Brain Selective Nutrients
In association with proper food intake for adequate gluconeogenesis/ketogenesis, the natal and post-natal brain needs certain nutrients for normal brain function. The term Brain Selective Nutrients was coined by Dr. Cunnane et al. in 1993. [2] Brain selective nutrients have an irreplaceable role in the critical periods of brain development. Some Brain selective nutrients are: iodine, docosahexaenoic acid, iron, copper, zinc, and selenium.
Iodine
Iodine is perhaps the most important brain selective nutrient. Iodine does not directly effect the brain, but it plays a major role in the Thyroid gland. With sufficient amounts of dietary iodine intake, the thyroid produces two hormones called thyroxine and triiodothyronine and collectively called thyroid hormone. Thyroid hormone acts in several different ways in the body, but Cunnane emphasizes its role in natal brain development. Without dietary intake of iodine the thyroid cannot produce hormones and can lead to hypothyroidism or clinical hypothyroidism. Clinical hypothyroidism is usually referred to as endemic cretinism and in infants has a high chance of causing mental retardation. During natal development thyroid hormone plays a central role in brain development. Scientists, however, have much to discover to exactly how thyroid hormone’s role in brain development works. Iodine cannot be sustained in the body for very long. In other words the body cannot store it for use longer down the road. Therefore, iodine must be steadily supplemented in the diet for normal thyroid function to occur, and in infants it is crucial for a constant iodine intake.

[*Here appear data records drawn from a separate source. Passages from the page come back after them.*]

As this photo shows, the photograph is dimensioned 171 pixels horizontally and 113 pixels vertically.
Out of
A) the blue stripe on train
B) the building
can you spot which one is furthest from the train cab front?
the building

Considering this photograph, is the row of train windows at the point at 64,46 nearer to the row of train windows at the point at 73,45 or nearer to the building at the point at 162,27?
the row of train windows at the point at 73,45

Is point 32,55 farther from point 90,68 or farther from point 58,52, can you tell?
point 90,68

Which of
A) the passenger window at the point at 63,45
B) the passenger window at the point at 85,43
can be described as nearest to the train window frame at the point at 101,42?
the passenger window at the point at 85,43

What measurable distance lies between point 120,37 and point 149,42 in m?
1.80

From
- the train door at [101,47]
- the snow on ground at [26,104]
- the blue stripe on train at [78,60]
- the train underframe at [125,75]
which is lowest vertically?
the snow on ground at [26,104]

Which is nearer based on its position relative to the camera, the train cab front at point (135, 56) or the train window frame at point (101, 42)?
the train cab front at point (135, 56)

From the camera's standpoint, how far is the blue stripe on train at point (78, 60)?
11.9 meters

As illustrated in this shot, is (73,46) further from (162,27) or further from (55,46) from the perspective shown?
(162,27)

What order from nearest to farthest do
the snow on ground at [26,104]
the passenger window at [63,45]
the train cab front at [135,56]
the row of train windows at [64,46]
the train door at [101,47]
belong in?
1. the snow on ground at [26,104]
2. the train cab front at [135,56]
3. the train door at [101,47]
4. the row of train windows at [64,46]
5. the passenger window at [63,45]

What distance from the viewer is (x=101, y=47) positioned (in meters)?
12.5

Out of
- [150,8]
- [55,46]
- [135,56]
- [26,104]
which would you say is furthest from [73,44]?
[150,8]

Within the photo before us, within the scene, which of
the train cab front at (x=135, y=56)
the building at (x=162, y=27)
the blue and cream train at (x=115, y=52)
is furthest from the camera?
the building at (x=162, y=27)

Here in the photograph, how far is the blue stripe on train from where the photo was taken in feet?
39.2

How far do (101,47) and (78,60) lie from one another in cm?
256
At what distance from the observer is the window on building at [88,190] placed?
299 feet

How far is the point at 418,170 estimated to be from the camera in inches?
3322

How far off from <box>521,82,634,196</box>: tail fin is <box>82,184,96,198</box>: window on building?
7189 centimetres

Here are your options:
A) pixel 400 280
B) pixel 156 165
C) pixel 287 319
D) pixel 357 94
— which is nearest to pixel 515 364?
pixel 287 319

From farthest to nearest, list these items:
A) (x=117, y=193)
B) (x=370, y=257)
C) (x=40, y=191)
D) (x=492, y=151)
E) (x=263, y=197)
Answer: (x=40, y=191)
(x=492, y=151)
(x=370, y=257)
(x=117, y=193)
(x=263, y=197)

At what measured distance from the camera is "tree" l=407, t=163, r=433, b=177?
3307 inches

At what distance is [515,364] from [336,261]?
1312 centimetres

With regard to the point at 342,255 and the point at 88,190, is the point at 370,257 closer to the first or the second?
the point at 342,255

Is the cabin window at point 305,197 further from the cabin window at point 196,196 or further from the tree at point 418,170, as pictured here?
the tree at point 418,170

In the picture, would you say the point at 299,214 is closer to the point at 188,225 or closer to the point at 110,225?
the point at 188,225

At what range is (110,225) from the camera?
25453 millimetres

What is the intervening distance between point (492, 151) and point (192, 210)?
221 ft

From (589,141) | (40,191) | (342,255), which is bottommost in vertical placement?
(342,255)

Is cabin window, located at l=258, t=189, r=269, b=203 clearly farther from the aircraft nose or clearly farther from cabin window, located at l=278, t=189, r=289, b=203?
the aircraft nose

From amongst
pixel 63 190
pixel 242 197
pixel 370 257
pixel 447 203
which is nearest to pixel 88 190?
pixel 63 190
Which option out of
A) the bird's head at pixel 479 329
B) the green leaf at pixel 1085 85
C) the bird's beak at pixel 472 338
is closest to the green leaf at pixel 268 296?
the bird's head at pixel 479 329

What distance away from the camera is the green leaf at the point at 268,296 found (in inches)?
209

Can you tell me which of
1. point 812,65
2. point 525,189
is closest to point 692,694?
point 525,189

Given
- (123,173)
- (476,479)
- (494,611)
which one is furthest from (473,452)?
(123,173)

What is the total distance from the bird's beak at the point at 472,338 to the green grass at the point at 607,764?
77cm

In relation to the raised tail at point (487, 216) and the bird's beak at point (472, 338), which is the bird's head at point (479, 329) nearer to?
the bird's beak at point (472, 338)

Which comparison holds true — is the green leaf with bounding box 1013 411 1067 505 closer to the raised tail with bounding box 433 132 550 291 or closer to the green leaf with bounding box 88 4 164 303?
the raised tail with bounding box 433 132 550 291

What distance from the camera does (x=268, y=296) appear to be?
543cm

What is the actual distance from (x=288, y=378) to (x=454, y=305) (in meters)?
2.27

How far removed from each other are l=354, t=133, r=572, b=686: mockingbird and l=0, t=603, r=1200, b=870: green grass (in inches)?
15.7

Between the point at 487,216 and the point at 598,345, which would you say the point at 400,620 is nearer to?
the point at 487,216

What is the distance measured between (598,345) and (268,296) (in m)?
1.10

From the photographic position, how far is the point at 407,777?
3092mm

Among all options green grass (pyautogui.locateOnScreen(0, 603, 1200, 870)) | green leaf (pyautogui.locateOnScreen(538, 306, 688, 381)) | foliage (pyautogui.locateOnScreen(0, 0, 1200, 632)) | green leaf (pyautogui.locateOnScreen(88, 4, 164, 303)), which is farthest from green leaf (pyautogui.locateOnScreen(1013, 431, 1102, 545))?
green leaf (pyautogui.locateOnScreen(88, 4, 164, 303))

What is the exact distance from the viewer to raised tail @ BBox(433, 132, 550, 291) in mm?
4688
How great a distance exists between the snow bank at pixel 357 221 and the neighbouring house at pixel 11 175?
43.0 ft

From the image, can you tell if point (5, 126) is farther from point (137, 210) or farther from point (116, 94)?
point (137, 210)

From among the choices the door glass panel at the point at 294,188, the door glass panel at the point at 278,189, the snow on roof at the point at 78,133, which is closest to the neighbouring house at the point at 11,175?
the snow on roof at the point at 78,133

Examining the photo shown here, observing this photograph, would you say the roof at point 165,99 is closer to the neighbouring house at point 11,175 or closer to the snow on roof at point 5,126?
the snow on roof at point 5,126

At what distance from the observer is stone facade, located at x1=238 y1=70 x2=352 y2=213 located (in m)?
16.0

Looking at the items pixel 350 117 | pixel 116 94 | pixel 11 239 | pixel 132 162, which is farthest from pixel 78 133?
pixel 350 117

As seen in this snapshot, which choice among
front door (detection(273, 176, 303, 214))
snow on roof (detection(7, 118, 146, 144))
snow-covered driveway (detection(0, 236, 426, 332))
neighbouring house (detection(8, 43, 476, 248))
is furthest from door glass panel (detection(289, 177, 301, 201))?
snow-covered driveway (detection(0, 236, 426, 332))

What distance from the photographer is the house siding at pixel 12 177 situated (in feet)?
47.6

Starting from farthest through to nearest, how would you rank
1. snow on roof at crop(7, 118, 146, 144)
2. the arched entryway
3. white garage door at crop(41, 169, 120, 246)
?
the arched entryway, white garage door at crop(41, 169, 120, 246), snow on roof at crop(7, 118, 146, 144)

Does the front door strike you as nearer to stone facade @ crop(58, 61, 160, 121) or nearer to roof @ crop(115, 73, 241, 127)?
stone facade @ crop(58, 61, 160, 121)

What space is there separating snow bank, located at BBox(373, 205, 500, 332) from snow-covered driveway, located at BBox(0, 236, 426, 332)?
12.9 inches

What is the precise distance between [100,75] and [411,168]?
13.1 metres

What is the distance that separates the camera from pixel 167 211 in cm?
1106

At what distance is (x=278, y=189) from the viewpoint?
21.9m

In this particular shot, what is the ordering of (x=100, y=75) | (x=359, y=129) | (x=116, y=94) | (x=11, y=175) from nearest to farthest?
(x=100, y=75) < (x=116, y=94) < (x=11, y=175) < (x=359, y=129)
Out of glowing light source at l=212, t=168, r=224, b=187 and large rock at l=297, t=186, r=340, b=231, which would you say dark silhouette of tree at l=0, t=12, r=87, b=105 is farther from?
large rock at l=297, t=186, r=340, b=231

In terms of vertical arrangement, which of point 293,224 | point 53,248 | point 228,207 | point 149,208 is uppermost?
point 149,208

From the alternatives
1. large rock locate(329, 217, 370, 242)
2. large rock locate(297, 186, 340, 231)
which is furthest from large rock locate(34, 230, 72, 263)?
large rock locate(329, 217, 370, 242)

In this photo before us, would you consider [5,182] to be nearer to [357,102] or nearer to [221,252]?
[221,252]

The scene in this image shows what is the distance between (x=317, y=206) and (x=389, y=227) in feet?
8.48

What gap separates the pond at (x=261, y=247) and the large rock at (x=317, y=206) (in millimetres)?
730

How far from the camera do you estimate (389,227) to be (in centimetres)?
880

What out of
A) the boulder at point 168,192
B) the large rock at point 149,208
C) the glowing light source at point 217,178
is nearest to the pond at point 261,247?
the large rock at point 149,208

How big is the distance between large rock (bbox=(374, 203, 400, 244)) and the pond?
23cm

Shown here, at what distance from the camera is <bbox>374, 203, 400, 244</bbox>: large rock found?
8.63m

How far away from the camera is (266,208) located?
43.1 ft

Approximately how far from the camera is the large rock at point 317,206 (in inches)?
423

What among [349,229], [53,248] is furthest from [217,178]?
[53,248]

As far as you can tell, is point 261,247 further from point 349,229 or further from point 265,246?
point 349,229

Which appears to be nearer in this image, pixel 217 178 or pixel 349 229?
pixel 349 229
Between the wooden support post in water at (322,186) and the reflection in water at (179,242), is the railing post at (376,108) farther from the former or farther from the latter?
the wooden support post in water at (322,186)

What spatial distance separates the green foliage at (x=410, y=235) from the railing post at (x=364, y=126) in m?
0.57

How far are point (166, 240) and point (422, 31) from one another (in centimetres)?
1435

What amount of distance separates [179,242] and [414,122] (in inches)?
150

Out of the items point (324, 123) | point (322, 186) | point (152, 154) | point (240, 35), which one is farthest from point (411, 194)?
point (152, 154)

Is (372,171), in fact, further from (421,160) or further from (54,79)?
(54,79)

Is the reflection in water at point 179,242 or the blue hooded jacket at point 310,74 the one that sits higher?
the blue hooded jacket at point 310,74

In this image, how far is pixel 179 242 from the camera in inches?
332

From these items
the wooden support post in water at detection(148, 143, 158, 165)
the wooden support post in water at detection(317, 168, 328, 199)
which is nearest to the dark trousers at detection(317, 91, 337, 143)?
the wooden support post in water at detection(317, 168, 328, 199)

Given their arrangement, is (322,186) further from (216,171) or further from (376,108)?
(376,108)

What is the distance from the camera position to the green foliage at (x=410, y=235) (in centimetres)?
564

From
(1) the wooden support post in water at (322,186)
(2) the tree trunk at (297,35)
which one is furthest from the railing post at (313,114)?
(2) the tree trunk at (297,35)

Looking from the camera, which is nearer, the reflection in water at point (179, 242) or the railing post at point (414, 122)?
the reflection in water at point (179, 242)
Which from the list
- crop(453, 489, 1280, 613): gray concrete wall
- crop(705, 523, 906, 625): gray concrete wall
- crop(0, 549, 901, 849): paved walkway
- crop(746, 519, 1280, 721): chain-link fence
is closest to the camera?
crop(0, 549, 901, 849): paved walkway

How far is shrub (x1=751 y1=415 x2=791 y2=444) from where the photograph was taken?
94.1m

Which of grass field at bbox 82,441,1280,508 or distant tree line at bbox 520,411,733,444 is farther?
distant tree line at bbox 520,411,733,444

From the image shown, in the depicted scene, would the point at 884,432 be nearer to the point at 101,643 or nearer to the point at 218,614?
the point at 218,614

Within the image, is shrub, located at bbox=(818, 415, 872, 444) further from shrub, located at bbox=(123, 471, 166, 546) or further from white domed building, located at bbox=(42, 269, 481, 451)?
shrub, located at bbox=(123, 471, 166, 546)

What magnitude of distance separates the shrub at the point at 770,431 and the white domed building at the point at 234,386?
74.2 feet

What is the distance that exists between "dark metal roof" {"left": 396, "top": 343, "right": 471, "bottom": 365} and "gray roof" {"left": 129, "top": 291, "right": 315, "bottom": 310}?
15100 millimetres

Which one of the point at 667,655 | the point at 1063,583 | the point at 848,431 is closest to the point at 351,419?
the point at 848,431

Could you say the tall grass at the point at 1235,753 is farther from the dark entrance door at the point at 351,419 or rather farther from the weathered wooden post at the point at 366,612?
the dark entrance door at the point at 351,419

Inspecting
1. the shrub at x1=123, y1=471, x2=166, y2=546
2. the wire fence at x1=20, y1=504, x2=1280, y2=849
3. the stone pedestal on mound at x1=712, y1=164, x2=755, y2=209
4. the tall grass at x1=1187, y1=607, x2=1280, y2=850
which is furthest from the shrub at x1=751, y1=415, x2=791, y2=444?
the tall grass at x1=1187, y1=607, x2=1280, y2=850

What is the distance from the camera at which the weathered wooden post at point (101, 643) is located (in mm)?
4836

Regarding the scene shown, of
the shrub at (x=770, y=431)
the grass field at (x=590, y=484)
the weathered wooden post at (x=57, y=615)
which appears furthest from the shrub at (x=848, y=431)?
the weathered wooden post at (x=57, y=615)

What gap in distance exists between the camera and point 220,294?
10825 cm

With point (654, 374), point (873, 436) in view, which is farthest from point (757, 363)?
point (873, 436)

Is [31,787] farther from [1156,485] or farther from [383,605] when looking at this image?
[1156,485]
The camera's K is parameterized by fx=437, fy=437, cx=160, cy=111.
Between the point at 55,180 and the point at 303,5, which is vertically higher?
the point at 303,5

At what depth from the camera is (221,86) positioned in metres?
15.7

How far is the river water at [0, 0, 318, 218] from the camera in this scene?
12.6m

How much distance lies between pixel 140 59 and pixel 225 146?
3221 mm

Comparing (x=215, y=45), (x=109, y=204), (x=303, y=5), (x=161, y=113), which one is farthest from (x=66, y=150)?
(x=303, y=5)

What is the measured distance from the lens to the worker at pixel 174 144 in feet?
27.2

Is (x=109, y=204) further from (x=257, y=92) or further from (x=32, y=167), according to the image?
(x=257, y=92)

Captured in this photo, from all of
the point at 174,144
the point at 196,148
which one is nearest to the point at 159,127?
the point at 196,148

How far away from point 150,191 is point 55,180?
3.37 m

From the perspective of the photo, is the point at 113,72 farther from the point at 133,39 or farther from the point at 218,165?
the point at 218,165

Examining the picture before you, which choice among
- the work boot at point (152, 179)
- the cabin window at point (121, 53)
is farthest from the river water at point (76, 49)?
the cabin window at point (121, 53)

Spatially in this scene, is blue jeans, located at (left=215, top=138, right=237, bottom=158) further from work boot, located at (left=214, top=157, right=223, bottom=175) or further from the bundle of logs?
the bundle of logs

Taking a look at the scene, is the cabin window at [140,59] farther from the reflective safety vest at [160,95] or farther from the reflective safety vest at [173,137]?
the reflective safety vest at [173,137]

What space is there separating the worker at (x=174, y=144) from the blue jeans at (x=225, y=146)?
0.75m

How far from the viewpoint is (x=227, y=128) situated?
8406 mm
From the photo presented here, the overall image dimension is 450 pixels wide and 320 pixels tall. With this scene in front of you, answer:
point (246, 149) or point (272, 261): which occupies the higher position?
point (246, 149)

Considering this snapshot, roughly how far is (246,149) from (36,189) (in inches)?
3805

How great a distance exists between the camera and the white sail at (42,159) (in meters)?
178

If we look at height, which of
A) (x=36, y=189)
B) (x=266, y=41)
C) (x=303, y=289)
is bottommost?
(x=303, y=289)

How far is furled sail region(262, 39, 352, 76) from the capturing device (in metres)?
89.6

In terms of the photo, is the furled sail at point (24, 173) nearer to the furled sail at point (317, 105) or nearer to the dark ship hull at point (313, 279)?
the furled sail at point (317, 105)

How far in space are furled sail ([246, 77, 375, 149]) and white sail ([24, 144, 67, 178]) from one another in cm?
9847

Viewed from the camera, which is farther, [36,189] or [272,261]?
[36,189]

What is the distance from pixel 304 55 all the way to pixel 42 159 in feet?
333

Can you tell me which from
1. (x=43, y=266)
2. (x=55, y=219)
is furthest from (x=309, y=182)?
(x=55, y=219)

In terms of evolutionary significance, sometime in human history humans have clearly evolved a dependency on iodine for proper brain and body function. Cunnane believes this dependency started prior to H. habilis. Ecologically, iodine is hard to find in significant amounts in the savannah environment. Iodine is easy to find when eating foods near and in a shoreline environment. Such foods as eggs, frogs, turtles, spawning fish, clams, crabs and mussels, all have high amounts of iodine in them.